Kopflastig oder grifflastig? Was ist eigentlich der Balancepunkt? Und bitte das Schwunggewicht nicht vergessen! Ein kurzer Exkurs in die Racket-Arithmetik – Mit diesen und anderen Fragen bekommt man es immer wieder zu tun, wenn es um die Wahl eines neuen Schlägers geht. Und immer wieder kommt da auch mal eine Aussage wie: „Ich will auf keinen Fall einen kopflastigen Schläger spielen!“

Schwer und grifflastig: der Wilson K Pro Staff

Schwer und grifflastig: der Wilson K Pro Staff

Doch was bedeutet das eigentlich? Rein technisch gesehen bedeutet „kopflastig“, dass der Balancepunkt des Schlägers näher am Kopfende liegt als am Griffende. Fein! Und was ist nun wieder der Balancepunkt? Das ist der Punkt, an dem der Schläger genau „in der Schwebe“ ist. Ein kopflastiger Schläger hätte – bei Standardlänge von 68,5 cm – also einen Balancepunkt von 34,3 cm oder mehr (gemessen wird immer vom Griffende aus).
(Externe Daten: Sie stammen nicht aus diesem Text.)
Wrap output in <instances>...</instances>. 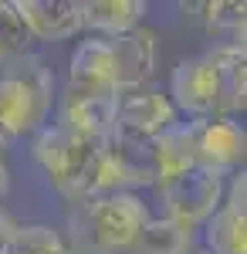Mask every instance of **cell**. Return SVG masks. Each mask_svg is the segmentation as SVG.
<instances>
[{"label": "cell", "instance_id": "9a60e30c", "mask_svg": "<svg viewBox=\"0 0 247 254\" xmlns=\"http://www.w3.org/2000/svg\"><path fill=\"white\" fill-rule=\"evenodd\" d=\"M193 231L170 217H149L142 234L135 237L129 254H190Z\"/></svg>", "mask_w": 247, "mask_h": 254}, {"label": "cell", "instance_id": "5bb4252c", "mask_svg": "<svg viewBox=\"0 0 247 254\" xmlns=\"http://www.w3.org/2000/svg\"><path fill=\"white\" fill-rule=\"evenodd\" d=\"M186 170H193V129L190 122H176L156 136V187L176 180Z\"/></svg>", "mask_w": 247, "mask_h": 254}, {"label": "cell", "instance_id": "30bf717a", "mask_svg": "<svg viewBox=\"0 0 247 254\" xmlns=\"http://www.w3.org/2000/svg\"><path fill=\"white\" fill-rule=\"evenodd\" d=\"M68 88L75 92H105L119 95V78H115V55L109 38H85L71 51L68 61Z\"/></svg>", "mask_w": 247, "mask_h": 254}, {"label": "cell", "instance_id": "7c38bea8", "mask_svg": "<svg viewBox=\"0 0 247 254\" xmlns=\"http://www.w3.org/2000/svg\"><path fill=\"white\" fill-rule=\"evenodd\" d=\"M34 41H68L81 31L78 0H14Z\"/></svg>", "mask_w": 247, "mask_h": 254}, {"label": "cell", "instance_id": "8992f818", "mask_svg": "<svg viewBox=\"0 0 247 254\" xmlns=\"http://www.w3.org/2000/svg\"><path fill=\"white\" fill-rule=\"evenodd\" d=\"M193 129V166L227 180L244 170L247 132L237 119H190Z\"/></svg>", "mask_w": 247, "mask_h": 254}, {"label": "cell", "instance_id": "7a4b0ae2", "mask_svg": "<svg viewBox=\"0 0 247 254\" xmlns=\"http://www.w3.org/2000/svg\"><path fill=\"white\" fill-rule=\"evenodd\" d=\"M102 149H105V142L75 136L61 126H44L38 129V139H34V156H38L41 170L51 176L58 193L68 196L71 203H85L95 196Z\"/></svg>", "mask_w": 247, "mask_h": 254}, {"label": "cell", "instance_id": "e0dca14e", "mask_svg": "<svg viewBox=\"0 0 247 254\" xmlns=\"http://www.w3.org/2000/svg\"><path fill=\"white\" fill-rule=\"evenodd\" d=\"M31 48H34V38L24 17L17 14L14 0H0V61L24 58V55H31Z\"/></svg>", "mask_w": 247, "mask_h": 254}, {"label": "cell", "instance_id": "3957f363", "mask_svg": "<svg viewBox=\"0 0 247 254\" xmlns=\"http://www.w3.org/2000/svg\"><path fill=\"white\" fill-rule=\"evenodd\" d=\"M55 102V75L34 55L17 58V68L0 75V132L31 136L44 129Z\"/></svg>", "mask_w": 247, "mask_h": 254}, {"label": "cell", "instance_id": "ffe728a7", "mask_svg": "<svg viewBox=\"0 0 247 254\" xmlns=\"http://www.w3.org/2000/svg\"><path fill=\"white\" fill-rule=\"evenodd\" d=\"M7 190H10V173H7V166H3V159H0V203H3Z\"/></svg>", "mask_w": 247, "mask_h": 254}, {"label": "cell", "instance_id": "277c9868", "mask_svg": "<svg viewBox=\"0 0 247 254\" xmlns=\"http://www.w3.org/2000/svg\"><path fill=\"white\" fill-rule=\"evenodd\" d=\"M170 102L190 119H224V68L213 48L196 58H183L173 68Z\"/></svg>", "mask_w": 247, "mask_h": 254}, {"label": "cell", "instance_id": "44dd1931", "mask_svg": "<svg viewBox=\"0 0 247 254\" xmlns=\"http://www.w3.org/2000/svg\"><path fill=\"white\" fill-rule=\"evenodd\" d=\"M3 139H7V136H3V132H0V149H3Z\"/></svg>", "mask_w": 247, "mask_h": 254}, {"label": "cell", "instance_id": "2e32d148", "mask_svg": "<svg viewBox=\"0 0 247 254\" xmlns=\"http://www.w3.org/2000/svg\"><path fill=\"white\" fill-rule=\"evenodd\" d=\"M190 10H200V20L210 34H230L227 41L244 44V20L247 7L244 3H230V0H207V3H193Z\"/></svg>", "mask_w": 247, "mask_h": 254}, {"label": "cell", "instance_id": "9c48e42d", "mask_svg": "<svg viewBox=\"0 0 247 254\" xmlns=\"http://www.w3.org/2000/svg\"><path fill=\"white\" fill-rule=\"evenodd\" d=\"M176 122H180V112L173 109L170 95H163L156 88H132V92L115 95V126H122V129L156 139Z\"/></svg>", "mask_w": 247, "mask_h": 254}, {"label": "cell", "instance_id": "52a82bcc", "mask_svg": "<svg viewBox=\"0 0 247 254\" xmlns=\"http://www.w3.org/2000/svg\"><path fill=\"white\" fill-rule=\"evenodd\" d=\"M207 254H247V173H230L220 207L203 224Z\"/></svg>", "mask_w": 247, "mask_h": 254}, {"label": "cell", "instance_id": "5b68a950", "mask_svg": "<svg viewBox=\"0 0 247 254\" xmlns=\"http://www.w3.org/2000/svg\"><path fill=\"white\" fill-rule=\"evenodd\" d=\"M224 187H227L224 176L193 166L186 173H180L176 180L156 187V196H159V203H163V217H170L176 224L196 231V227H203L210 220V214L220 207Z\"/></svg>", "mask_w": 247, "mask_h": 254}, {"label": "cell", "instance_id": "4fadbf2b", "mask_svg": "<svg viewBox=\"0 0 247 254\" xmlns=\"http://www.w3.org/2000/svg\"><path fill=\"white\" fill-rule=\"evenodd\" d=\"M142 0H88L81 3V31H95V38H122L132 34L146 17Z\"/></svg>", "mask_w": 247, "mask_h": 254}, {"label": "cell", "instance_id": "ba28073f", "mask_svg": "<svg viewBox=\"0 0 247 254\" xmlns=\"http://www.w3.org/2000/svg\"><path fill=\"white\" fill-rule=\"evenodd\" d=\"M55 126L75 132V136L105 142L115 129V95L68 88L61 95V102H58V122Z\"/></svg>", "mask_w": 247, "mask_h": 254}, {"label": "cell", "instance_id": "d6986e66", "mask_svg": "<svg viewBox=\"0 0 247 254\" xmlns=\"http://www.w3.org/2000/svg\"><path fill=\"white\" fill-rule=\"evenodd\" d=\"M20 224H14L10 217L0 210V254H10V244H14V234H17Z\"/></svg>", "mask_w": 247, "mask_h": 254}, {"label": "cell", "instance_id": "ac0fdd59", "mask_svg": "<svg viewBox=\"0 0 247 254\" xmlns=\"http://www.w3.org/2000/svg\"><path fill=\"white\" fill-rule=\"evenodd\" d=\"M10 254H75V251L58 231L44 227V224H27V227H17Z\"/></svg>", "mask_w": 247, "mask_h": 254}, {"label": "cell", "instance_id": "8fae6325", "mask_svg": "<svg viewBox=\"0 0 247 254\" xmlns=\"http://www.w3.org/2000/svg\"><path fill=\"white\" fill-rule=\"evenodd\" d=\"M115 55V78H119V95L132 92V88H146V81L156 71L159 61V44L149 27H135L132 34L122 38H109Z\"/></svg>", "mask_w": 247, "mask_h": 254}, {"label": "cell", "instance_id": "6da1fadb", "mask_svg": "<svg viewBox=\"0 0 247 254\" xmlns=\"http://www.w3.org/2000/svg\"><path fill=\"white\" fill-rule=\"evenodd\" d=\"M149 207L139 193H105L78 203L71 217L75 254H129L149 224Z\"/></svg>", "mask_w": 247, "mask_h": 254}]
</instances>
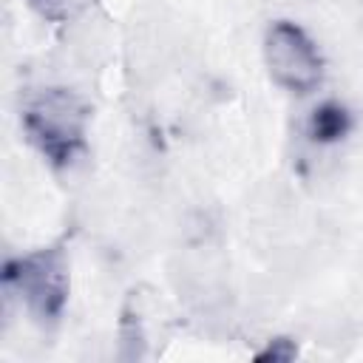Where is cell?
<instances>
[{"mask_svg":"<svg viewBox=\"0 0 363 363\" xmlns=\"http://www.w3.org/2000/svg\"><path fill=\"white\" fill-rule=\"evenodd\" d=\"M23 128L45 162L65 167L85 147L88 105L68 88H45L23 108Z\"/></svg>","mask_w":363,"mask_h":363,"instance_id":"1","label":"cell"},{"mask_svg":"<svg viewBox=\"0 0 363 363\" xmlns=\"http://www.w3.org/2000/svg\"><path fill=\"white\" fill-rule=\"evenodd\" d=\"M295 354H298L295 343H292V340H284V337H278V340H269V343H267V349H261V352L255 354V360H272V363H286V360H292Z\"/></svg>","mask_w":363,"mask_h":363,"instance_id":"6","label":"cell"},{"mask_svg":"<svg viewBox=\"0 0 363 363\" xmlns=\"http://www.w3.org/2000/svg\"><path fill=\"white\" fill-rule=\"evenodd\" d=\"M264 60H267L269 77L292 94L312 91L323 77L320 51L306 37V31L289 20H278L267 28Z\"/></svg>","mask_w":363,"mask_h":363,"instance_id":"3","label":"cell"},{"mask_svg":"<svg viewBox=\"0 0 363 363\" xmlns=\"http://www.w3.org/2000/svg\"><path fill=\"white\" fill-rule=\"evenodd\" d=\"M28 3L48 23H65L71 17V9H74V0H28Z\"/></svg>","mask_w":363,"mask_h":363,"instance_id":"5","label":"cell"},{"mask_svg":"<svg viewBox=\"0 0 363 363\" xmlns=\"http://www.w3.org/2000/svg\"><path fill=\"white\" fill-rule=\"evenodd\" d=\"M349 125H352L349 111H346L340 102H323V105H318V108L312 111L306 130H309V136H312L318 145H329V142L343 139V136L349 133Z\"/></svg>","mask_w":363,"mask_h":363,"instance_id":"4","label":"cell"},{"mask_svg":"<svg viewBox=\"0 0 363 363\" xmlns=\"http://www.w3.org/2000/svg\"><path fill=\"white\" fill-rule=\"evenodd\" d=\"M3 284L14 292L37 320H57L68 303V258L62 247L37 250L6 261Z\"/></svg>","mask_w":363,"mask_h":363,"instance_id":"2","label":"cell"}]
</instances>
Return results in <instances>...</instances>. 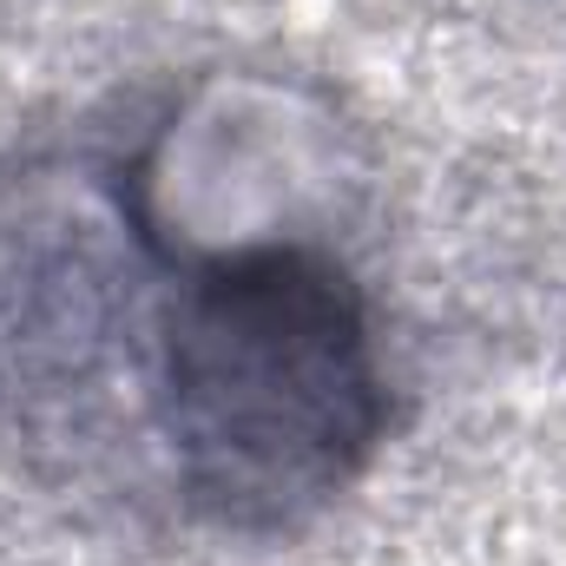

Leicht und kopflastig: der Head Crossbow 10

Leicht und kopflastig: der Head Crossbow 10

Von daher wäre die Sache also einfach: Wer keinen kopflastigen Schläger mag, der nimmt einfach einen mit niedrigem Balancepunkt. Doch so einfach ist das nicht. Denn das Gewicht des Schlägers spielt ja auch eine Rolle. Ein Beispiel: der Wilson K Pro Staff ist derzeit mit 348 Gramm der schwerste Schläger auf dem Markt. Der Balancepunkt ist mit 31,5 cm eher niedrig. Der Head Crossbow 10 ist mit 255 Gramm eines der leichtesten Rackets, hat mit 35 cm aber einen sehr hohen Balancepunkt. Nimmt man beide Schläger in die Hand, so fühlt sich der Wilson nicht nur schwerer an, sondern auch wesentlich kopflastiger – obwohl er es nicht ist. Dieses „gefühlte Gewicht“ wird auch Schwunggewicht oder Swingweight genannt. Und das ist es, was viele Tennisspieler gerne mit dem Begriff „kopflastig“ verwechseln.
Man kann sich das Schwunggewicht zumindest näherungsweise übrigens ausrechnen: Einfach das Gewicht mit dem Balancepunkt multiplizieren. Je höher das Ergebnis, desto schwerer fühlt sich das Racket an. Es gilt also: Nicht nur das Gewicht eines Schlägers ist wichtig, sondern auch die Balance und das aus beiden Parametern resultierende Schwunggewicht.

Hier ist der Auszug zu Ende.